:: Source data ::

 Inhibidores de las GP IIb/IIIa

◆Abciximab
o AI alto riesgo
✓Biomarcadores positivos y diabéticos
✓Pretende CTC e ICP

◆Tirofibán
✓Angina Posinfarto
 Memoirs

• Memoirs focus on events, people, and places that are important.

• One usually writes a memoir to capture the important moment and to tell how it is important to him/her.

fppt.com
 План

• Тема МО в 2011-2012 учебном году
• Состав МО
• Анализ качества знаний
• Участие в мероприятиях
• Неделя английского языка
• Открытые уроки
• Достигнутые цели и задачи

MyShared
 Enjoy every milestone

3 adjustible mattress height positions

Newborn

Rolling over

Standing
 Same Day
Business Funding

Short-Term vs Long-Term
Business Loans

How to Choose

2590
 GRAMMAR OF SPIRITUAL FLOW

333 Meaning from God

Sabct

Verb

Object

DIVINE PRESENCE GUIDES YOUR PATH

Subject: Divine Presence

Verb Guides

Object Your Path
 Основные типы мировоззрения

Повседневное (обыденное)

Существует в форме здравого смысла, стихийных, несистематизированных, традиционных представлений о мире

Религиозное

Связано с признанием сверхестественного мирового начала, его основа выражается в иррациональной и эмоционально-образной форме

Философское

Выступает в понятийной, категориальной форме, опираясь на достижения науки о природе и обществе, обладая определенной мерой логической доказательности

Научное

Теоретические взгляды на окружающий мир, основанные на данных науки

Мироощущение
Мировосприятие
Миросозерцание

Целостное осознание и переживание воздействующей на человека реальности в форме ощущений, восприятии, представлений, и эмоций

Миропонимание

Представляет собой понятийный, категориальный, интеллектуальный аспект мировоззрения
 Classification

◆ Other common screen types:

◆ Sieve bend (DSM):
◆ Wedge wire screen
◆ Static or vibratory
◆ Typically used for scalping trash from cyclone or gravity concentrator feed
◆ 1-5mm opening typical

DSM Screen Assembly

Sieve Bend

:::

▶ _What is required_: Repeat the records verbatim, every one of them.

▶ _Task result_:
 Inhibidores de las GP IIb/IIIa

◆Abciximab
o AI alto riesgo
✓Biomarcadores positivos y diabéticos
✓Pretende CTC e ICP

◆Tirofibán
✓Angina Posinfarto
 Memoirs

• Memoirs focus on events, people, and places that are important.

• One usually writes a memoir to capture the important moment and to tell how it is important to him/her.

fppt.com
 План

• Тема МО в 2011-2012 учебном году
• Состав МО
• Анализ качества знаний
• Участие в мероприятиях
• Неделя английского языка
• Открытые уроки
• Достигнутые цели и задачи

MyShared
 Enjoy every milestone

3 adjustible mattress height positions

Newborn

Rolling over

Standing
 Same Day
Business Funding

Short-Term vs Long-Term
Business Loans

How to Choose

2590
 GRAMMAR OF SPIRITUAL FLOW

333 Meaning from God

Sabct

Verb

Object

DIVINE PRESENCE GUIDES YOUR PATH

Subject: Divine Presence

Verb Guides

Object Your Path
 Основные типы мировоззрения

Повседневное (обыденное)

Существует в форме здравого смысла, стихийных, несистематизированных, традиционных представлений о мире

Религиозное

Связано с признанием сверхестественного мирового начала, его основа выражается в иррациональной и эмоционально-образной форме

Философское

Выступает в понятийной, категориальной форме, опираясь на достижения науки о природе и обществе, обладая определенной мерой логической доказательности

Научное

Теоретические взгляды на окружающий мир, основанные на данных науки

Мироощущение
Мировосприятие
Миросозерцание

Целостное осознание и переживание воздействующей на человека реальности в форме ощущений, восприятии, представлений, и эмоций

Миропонимание

Представляет собой понятийный, категориальный, интеллектуальный аспект мировоззрения
 Classification

◆ Other common screen types:

◆ Sieve bend (DSM):
◆ Wedge wire screen
◆ Static or vibratory
◆ Typically used for scalping trash from cyclone or gravity concentrator feed
◆ 1-5mm opening typical

DSM Screen Assembly

Sieve Bend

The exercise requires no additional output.